Les yeux de toutes les générations futures sont tournés vers vous. Et si vous décidez de nous laisser tomber, je vous le dis : nous ne vous pardonnerons jamais ! Nous ne vous laisserons pas vous en sortir. Nous mettons une limite, ici et maintenant : le monde se réveille et le changement arrive, que cela vous plaise ou non.Greta Thunberg, militante écologiste
Je viens ici parler au nom des enfants qu’on met dans les cachots en dépit de la loi. Je me fais la porte-parole des enfants qu’on bat, qu’on soumet aux traitements humiliants, cruels et dégradants. Je me fais l’avocate de ces enfants abandonnés, privés d’amour, de nourriture, d’éducation, privés de protection, privés de tout […] dont les droits qui font couler tant d’encre et de salive dans les livres, les journaux, dans diverses rencontres nationales et internationales, sont pourtant largement méconnus.Shekinah Lonji, vice-présidente du Comité provincial des enfants de Kinshasa
Si c’est pour aider la communauté, je mettrais tous leurs problèmes en dedans de moi pour que ce soit juste moi qui les porte […]. Si j’étais magicien, c’est cela que je ferais et je partirais d’ici avec leurs problèmes pour qu’ils soient tous heureux.Paroles d’un jeune Atikamekw(1)

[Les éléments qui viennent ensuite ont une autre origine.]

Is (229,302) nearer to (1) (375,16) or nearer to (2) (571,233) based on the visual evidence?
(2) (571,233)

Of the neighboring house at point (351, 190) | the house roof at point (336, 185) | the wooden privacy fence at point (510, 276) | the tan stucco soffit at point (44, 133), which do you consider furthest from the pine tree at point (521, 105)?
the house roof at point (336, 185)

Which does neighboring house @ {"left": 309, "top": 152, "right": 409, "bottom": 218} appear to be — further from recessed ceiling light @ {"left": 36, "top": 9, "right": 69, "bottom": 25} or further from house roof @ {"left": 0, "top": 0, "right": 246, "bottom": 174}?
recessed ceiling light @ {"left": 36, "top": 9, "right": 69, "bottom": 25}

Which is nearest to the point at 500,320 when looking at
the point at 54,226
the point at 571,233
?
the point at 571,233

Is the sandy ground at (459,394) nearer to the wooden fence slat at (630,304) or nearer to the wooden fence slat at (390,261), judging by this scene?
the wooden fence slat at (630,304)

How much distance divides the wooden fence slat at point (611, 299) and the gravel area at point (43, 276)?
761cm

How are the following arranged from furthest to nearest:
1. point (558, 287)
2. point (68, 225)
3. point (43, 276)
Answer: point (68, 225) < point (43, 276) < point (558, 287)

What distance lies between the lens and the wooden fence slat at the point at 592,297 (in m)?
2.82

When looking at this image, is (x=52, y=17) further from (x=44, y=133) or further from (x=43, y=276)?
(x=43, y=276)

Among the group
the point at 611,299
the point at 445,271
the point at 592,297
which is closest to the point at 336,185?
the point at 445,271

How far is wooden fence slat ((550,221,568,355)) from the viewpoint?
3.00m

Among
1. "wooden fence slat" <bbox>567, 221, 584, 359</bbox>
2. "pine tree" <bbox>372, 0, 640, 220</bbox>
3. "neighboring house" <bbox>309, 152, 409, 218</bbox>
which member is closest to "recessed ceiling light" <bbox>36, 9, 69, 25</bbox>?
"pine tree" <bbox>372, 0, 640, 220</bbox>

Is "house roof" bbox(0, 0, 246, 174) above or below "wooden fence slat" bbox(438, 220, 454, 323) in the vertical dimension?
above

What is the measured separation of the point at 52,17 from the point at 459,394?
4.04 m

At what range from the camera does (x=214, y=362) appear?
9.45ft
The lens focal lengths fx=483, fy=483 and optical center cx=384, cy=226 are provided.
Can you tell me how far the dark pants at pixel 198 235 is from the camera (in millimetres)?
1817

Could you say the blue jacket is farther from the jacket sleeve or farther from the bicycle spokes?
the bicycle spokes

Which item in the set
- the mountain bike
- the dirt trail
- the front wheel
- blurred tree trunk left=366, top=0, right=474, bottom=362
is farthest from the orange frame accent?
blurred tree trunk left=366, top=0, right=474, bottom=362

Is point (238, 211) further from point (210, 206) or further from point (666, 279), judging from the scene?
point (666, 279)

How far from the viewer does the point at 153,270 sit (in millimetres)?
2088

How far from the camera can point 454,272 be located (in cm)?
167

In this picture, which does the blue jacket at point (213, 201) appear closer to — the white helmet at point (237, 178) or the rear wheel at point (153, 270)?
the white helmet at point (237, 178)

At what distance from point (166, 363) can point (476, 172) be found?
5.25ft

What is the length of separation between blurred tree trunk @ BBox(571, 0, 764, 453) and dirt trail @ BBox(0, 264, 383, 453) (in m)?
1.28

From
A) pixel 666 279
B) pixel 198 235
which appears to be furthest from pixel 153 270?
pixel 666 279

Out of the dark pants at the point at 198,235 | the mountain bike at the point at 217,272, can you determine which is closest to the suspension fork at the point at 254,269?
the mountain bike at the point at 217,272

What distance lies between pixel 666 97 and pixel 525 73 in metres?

Il y a 30 ans, les dirigeants du monde prenaient un engagement historique en faveur des enfants, pour la protection et la réalisation de leurs droits, en adoptant la Convention des Nations Unies relative aux droits de l’enfant le 20 novembre 1989. Premier texte juridiquement contraignant concernant les enfants, il demeure à ce jour le traité relatif aux droits de l’homme le plus largement ratifié de l’histoire. Il y a 25 ans, le même jour, était créé le Bureau international des droits des enfants.

Quelques décennies plus tard, quel regard pouvons-nous porter sur nos actions en faveur des droits de l’enfant ?

Le regard des enfants est lui sans équivoque.

Aujourd’hui, ils ne craignent plus de prendre la parole, ils s’expriment et se battent pour leurs droits, pour une vie sans discrimination ni violence, pour un accès à l’éducation et pour une protection efficace contre le réchauffement climatique et l’exposition numérique, pour une enfance heureuse, saine et libre. Les enfants s’identifient à des modèles de pairs qui transcendent les frontières pour porter leur message sur la scène internationale, et comptent désormais comme des interlocuteurs de premier plan.

Leur message est clair : ils ont le droit de se faire entendre et nous sommes dans l’obligation de les écouter et de prendre en compte leurs opinions.

En cette journée de célébration, il y a des raisons de se féliciter. À l’échelle mondiale, l’enregistrement des naissances et la scolarisation sont en hausse, alors que la mortalité infantile et les mutilations génitales féminines sont en baisse. Nos sociétés sont plus outillées que jamais pour promouvoir et défendre les droits des filles et des garçons, et des lois, stratégies et actions plus robustes sont en place pour prévenir et agir lorsque des abus surviennent.

S’il reste encore beaucoup, beaucoup à faire, il n’en demeure pas moins que cette prise de conscience et revendication citoyenne des enfants est sans doute là, la plus belle des avancées de ces trente dernières années.

Le Bureau international des droits des enfants est fier de ce mouvement et s’engage pour les décennies à venir à placer au cœur et au premier plan de toutes ces actions, la voix de l’enfant. Célébrons les droits de l’enfant, car la révolution dans nos façons de mobiliser et de respecter les filles et garçons n’a pas fini de modifier notre façon de voir le monde.

 

(i) Jocelyne Pronovost et al. « Le point de vue d’adolescents atikamekw sur les problèmes psychosociaux qui touchent les jeunes de leur communauté » dans Vivre ensemble et éducation dans les sociétés multiculturelles, sous la direction de Claude Carpentier et Emile-Henri Riard, Paris, L’harmattan, 2010, aux pp. 47 et 48.